§ SUPPLIED TEXT
________________________________________

AWS details vector search for Amazon MemoryDB

This week sees the move to general availability for vector search for Amazon MemoryDB.

Amazon MemoryDB is an in-memory database service that is compatible with the open source Redis data store.

This news represents a new capability for cloud-centric developers to use to store, index, retrieve and search vectors to develop real-time Machine Learning (ML) and generative artificial intelligence (gen-AI) applications with in-memory performance and multi-AZ durability.

NOTE: Multi-Availability Zone (AZ) file systems are composed of a high-availability cluster of Windows file servers spread across two AZs (a preferred AZ and a standby AZ),

With this launch, Amazon MemoryDB delivers vector search performance at the highest recall rates among popular vector databases on Amazon Web Services (AWS). The company claims that users will “no longer have to make trade-offs” around throughput, recall and latency, which are traditionally in tension with one another.

“You can now use one MemoryDB database to store your application data and millions of vectors with single-digit millisecond query and update response times at the highest levels of recall. This simplifies your generative AI application architecture while delivering peak performance and reducing licensing cost, operational burden, and time to deliver insights on your data,” notes Channy Yun, principal developer advocate for AWS.

With vector search for Amazon MemoryDB, users can use the existing MemoryDB API to implement generative AI use cases such as Retrieval Augmented Generation (RAG), anomaly (fraud) detection, document retrieval and real-time recommendation engines.

Users can also generate vector embeddings using artificial intelligence and machine learning (AI/ML) services like Amazon Bedrock and Amazon SageMaker and store them within MemoryDB.

So then Mr Yun, which use cases would benefit most from vector search for MemoryDB?

“You can use vector search for MemoryDB for real-time semantic search for retrieval-augmented generation (RAG),” said Yun. “You can use vector search to retrieve relevant passages from a large corpus of data to augment a Large Language Model (LLM). This is done by taking your document corpus, “chunking” them into discrete buckets of texts and generating vector embeddings for each chunk with embedding models such as the Amazon Titan Multimodal Embeddings G1 model, then loading these vector embeddings into Amazon MemoryDB.”

With RAG and MemoryDB, users can build real-time generative AI applications to find similar products or content by representing items as vectors, or search documents by representing text documents as dense vectors that capture semantic meaning.

How about low latency durable semantic caching?

________________________________________

§ DATASET ENTRIES
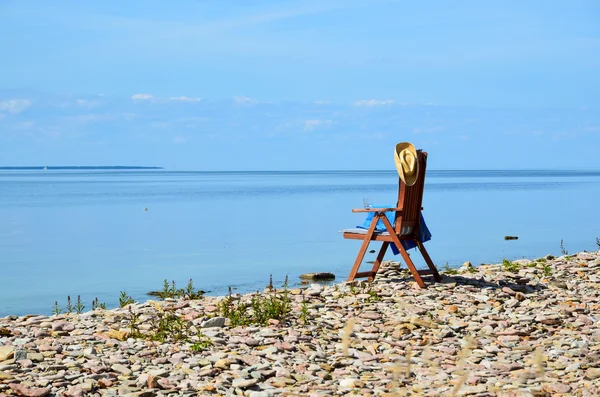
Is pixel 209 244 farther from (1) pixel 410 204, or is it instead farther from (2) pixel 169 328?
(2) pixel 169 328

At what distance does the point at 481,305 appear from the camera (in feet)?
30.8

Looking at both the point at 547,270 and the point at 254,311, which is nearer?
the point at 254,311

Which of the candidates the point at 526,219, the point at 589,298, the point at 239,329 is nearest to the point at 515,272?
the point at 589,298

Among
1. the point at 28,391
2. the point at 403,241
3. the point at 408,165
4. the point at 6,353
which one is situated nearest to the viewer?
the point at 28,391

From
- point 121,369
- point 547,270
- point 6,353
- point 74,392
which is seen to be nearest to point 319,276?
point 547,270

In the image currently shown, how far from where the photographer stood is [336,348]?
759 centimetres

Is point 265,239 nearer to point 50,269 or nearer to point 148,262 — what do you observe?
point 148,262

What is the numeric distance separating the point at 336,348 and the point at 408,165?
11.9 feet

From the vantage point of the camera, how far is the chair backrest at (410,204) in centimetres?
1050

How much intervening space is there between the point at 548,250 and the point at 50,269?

________________________________________

§ EXERCISE DESCRIPTION
Print the stretch of the MemoryDB vector search article from "This week sees" through "and multi-AZ durability.", word for word.

§ ANSWER TO THE EXERCISE
This week sees the move to general availability for vector search for Amazon MemoryDB.

Amazon MemoryDB is an in-memory database service that is compatible with the open source Redis data store.

This news represents a new capability for cloud-centric developers to use to store, index, retrieve and search vectors to develop real-time Machine Learning (ML) and generative artificial intelligence (gen-AI) applications with in-memory performance and multi-AZ durability.